DOT Announces Signing of Highway 23 Environmental Impact Statement

The Wisconsin Department of Transportation is announcing the
signing of the Highway 23 Limited Scope Supplemental Environmental Impact
Statement today – along with the Record of Decision. That will allow the
Highway 23 expansion in Fond du Lac and Sheboygan counties to
move from preliminary design to the final design and construction phases. 

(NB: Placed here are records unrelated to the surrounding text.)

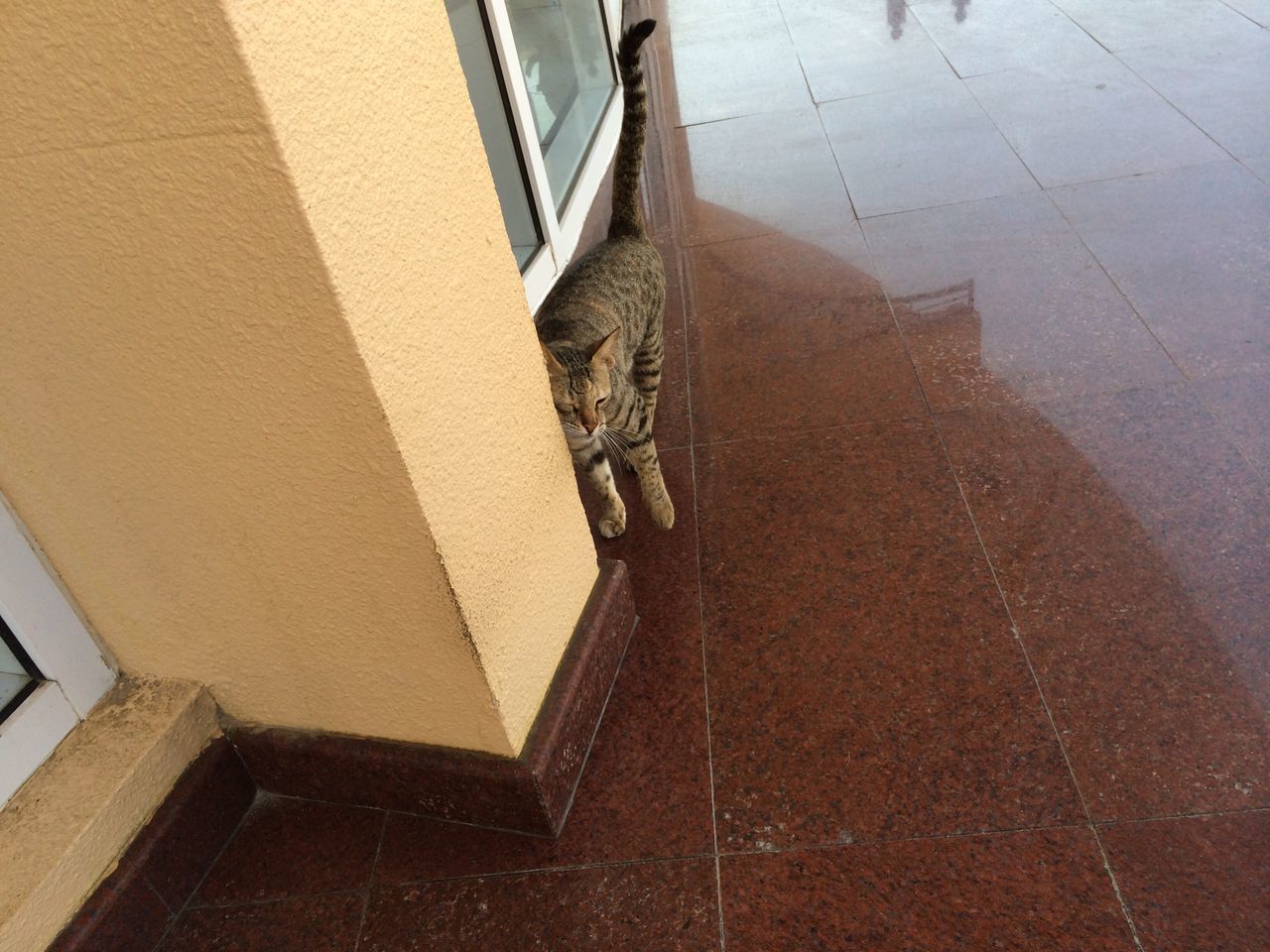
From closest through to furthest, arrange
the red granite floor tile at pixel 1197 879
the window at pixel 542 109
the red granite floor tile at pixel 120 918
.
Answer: the red granite floor tile at pixel 1197 879 → the red granite floor tile at pixel 120 918 → the window at pixel 542 109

Project Manager Bryan Lipke says “the statement itself shows how it affects the environment, evaluates traffic operations, safety, wetlands, all of the natural resources you would find along the corridor. And when I say it evaluates the alternatives, it looks at different options – one of them being a four-lane capacity expansion, and other alternatives are looked at as well.”

Any
legal challenges to the decision must come within a 150-day timeframe. But Lipke 
thinks they’ve done enough to
prevent further legal delays. 

He tells us “we feel extremely confident. I mean, we’ve litigated for the last
number of years. This document has looked at every previous litigation item and
considered it. We’ve gone above and beyond in regards to the items that vacated
our previous project in 2014-2015. We feel doubly sure that we have a good,
solid document – that if they do just file a lawsuit, we would still be able to
move forward and it wouldn’t be a concern.”

The
project plans to reconstruct 19.1 miles of Highway 23 – turning it into a
four-lane, on-alignment divided highway – stretching from Highway 151 in Fond du Lac to County
P in Plymouth. It will also include several
intersections and an expressway designation to preserve future right of way for
other improvements.

If no further legal challenges arise to delay the project,
the DOT will begin reconstruction next summer in Sheboygan
County. Lipke says “that first project in 2019, and then as you move from the east end of the corridor to the west into Fond du Lac – construction should wrap up in 2022 in the urban area of Fond du Lac. There’s quite a few interchanges, overpasses, just a sizeable project, and it will take about three to four years to complete.”